# Goal of the exercise
Will you output the entries below exactly, skipping every image they contain?

Visual spatial reasoning items:
================================
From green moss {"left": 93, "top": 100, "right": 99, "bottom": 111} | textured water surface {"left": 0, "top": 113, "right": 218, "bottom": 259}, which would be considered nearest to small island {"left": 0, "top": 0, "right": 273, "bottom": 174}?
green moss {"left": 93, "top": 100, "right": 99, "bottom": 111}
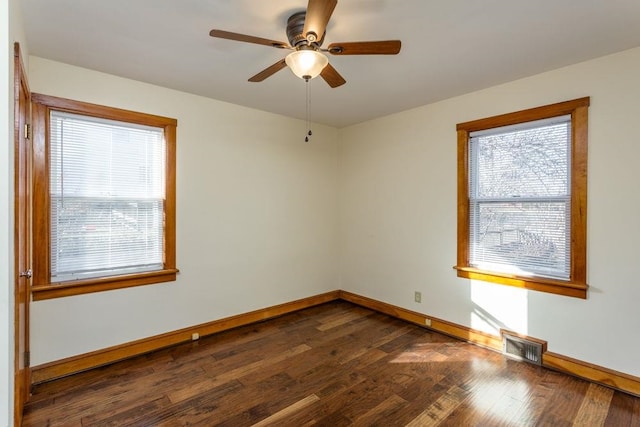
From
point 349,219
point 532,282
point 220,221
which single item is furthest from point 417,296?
point 220,221

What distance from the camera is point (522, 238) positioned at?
114 inches

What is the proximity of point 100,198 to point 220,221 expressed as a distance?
3.62 feet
================================
# Output
From green moss {"left": 93, "top": 100, "right": 99, "bottom": 111} | textured water surface {"left": 0, "top": 113, "right": 218, "bottom": 259}, which would be considered nearest to small island {"left": 0, "top": 0, "right": 273, "bottom": 174}?
green moss {"left": 93, "top": 100, "right": 99, "bottom": 111}
From
point 349,219
point 532,282
point 220,221
which single item is furthest from point 417,296?
point 220,221

What distance from the camera is point (522, 238) positioned at?
114 inches

What is the proximity of point 100,198 to point 220,221 expressed as a distance?
3.62 feet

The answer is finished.